Oversized swans appear in paintings like Untitled (Swan Lake) and I Didn’t Even Ask Her What Music She Likes. For Dee, the avian image was a literal echo of “black swan events” — the once-in-a-century pandemic and social unrest. “I was thinking about the black-and-white of division and separation again,” she said. “And so there are black and white swans that appear as floaties.” 

Suzo Hickey’s exhibition of landscapes, Small Fish Big Landscape, arose from freedom she found during initial COVID lockdowns. “Every show I had was cancelled,” she recalled. “All of a sudden you could do whatever you want. You’re not going anywhere, so I thought: what’s around me that I can access?” 

Hickey’s acrylic paintings portray timeworn structures in contexts unique to her northern B.C. home. In Port Essington Pilings, the timber uprights that once supported a bustling boardwalk are winnowed to the size and shade of bullrushes. Across From Roosevelt School depicts a web of power distribution lines and transformers suspended from wooden poles that blend into nearby evergreens.  

Wilderness and rough-hewn domesticity are comfortable neighbours, as in Picaso’s Underpants, in which starched briefs flap on a laundry line against a distant background of unspoiled forest. 

“There’s lots of space up north,” said Hickey. “It’s kind of empty up there, even in the summer.

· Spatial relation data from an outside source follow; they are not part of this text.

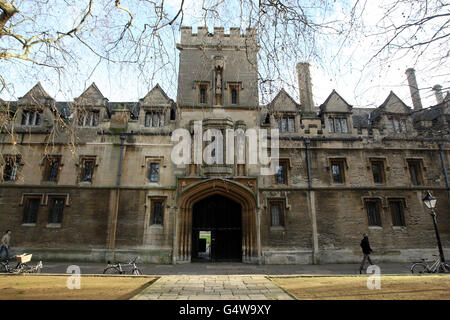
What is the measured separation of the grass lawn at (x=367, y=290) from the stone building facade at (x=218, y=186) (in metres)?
7.40

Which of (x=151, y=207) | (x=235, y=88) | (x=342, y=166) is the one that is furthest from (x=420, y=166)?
(x=151, y=207)

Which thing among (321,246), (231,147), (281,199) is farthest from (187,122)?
(321,246)

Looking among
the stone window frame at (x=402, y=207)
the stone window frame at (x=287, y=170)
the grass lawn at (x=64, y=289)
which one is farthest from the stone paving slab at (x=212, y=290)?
the stone window frame at (x=402, y=207)

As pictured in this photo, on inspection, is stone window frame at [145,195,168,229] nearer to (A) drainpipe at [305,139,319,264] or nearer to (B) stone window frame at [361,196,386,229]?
(A) drainpipe at [305,139,319,264]

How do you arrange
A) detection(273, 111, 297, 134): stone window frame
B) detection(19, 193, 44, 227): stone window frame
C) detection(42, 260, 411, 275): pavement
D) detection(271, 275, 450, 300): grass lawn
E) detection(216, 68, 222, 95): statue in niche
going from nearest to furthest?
1. detection(271, 275, 450, 300): grass lawn
2. detection(42, 260, 411, 275): pavement
3. detection(19, 193, 44, 227): stone window frame
4. detection(273, 111, 297, 134): stone window frame
5. detection(216, 68, 222, 95): statue in niche

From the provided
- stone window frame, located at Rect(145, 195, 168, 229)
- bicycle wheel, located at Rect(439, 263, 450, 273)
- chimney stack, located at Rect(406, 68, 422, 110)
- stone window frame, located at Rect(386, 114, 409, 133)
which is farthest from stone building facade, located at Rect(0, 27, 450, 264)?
bicycle wheel, located at Rect(439, 263, 450, 273)

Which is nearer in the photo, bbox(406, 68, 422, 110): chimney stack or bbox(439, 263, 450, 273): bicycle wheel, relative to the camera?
bbox(406, 68, 422, 110): chimney stack

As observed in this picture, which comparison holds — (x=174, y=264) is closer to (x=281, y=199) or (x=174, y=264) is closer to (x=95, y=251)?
(x=95, y=251)

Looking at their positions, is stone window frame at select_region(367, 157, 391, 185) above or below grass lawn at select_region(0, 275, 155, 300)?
above

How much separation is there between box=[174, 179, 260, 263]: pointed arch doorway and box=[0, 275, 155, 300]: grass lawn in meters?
7.06

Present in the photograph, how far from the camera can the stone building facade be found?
13.1 m

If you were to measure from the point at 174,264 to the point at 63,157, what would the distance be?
8.66 metres

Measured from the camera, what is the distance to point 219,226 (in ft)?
46.6
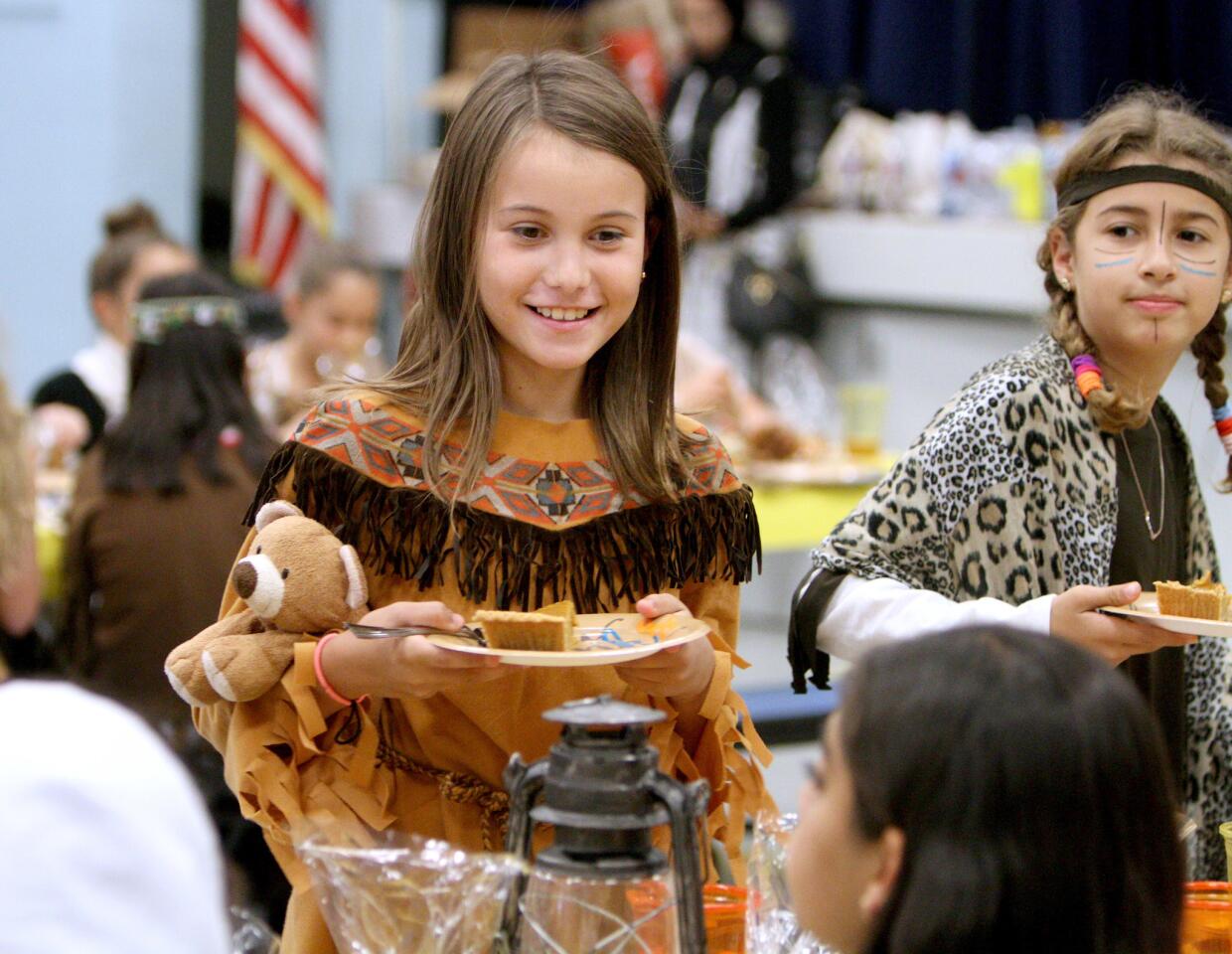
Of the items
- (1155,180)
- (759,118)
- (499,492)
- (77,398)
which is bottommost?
(77,398)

When you drive from Prince Rupert to Terrace, there’s not even another place [between the cities].” 

Highways and angular mountain ranges appear frequently in Hickey’s works. She was trained at Emily Carr in the early 1990s, and finds that her style of richly-hued realism has become occasionally infused with unexpected geometric shapes and symmetries. 

“My style just keeps evolving and going in new directions,” said Hickey. “It’s just going to keep changing the more you paint, and then you think: well, that really works. If you look at your work chronologically, you can see the colours that you really like. And then it starts to change; you get a new colour. It’s just like the polka dots that started happening [in my paintings] in 2019. I just thought they were so wonderful and fun and you never knew what they’re going to resemble—spots on a windshield, or wild leaves blowing in the wind.” 

Public Pool and Small Fish Big Landscape remain at the the Gibsons Public Art Gallery until July 24. The gallery is open every day from 11 a.m. to 4 p.m. Admission is by donation.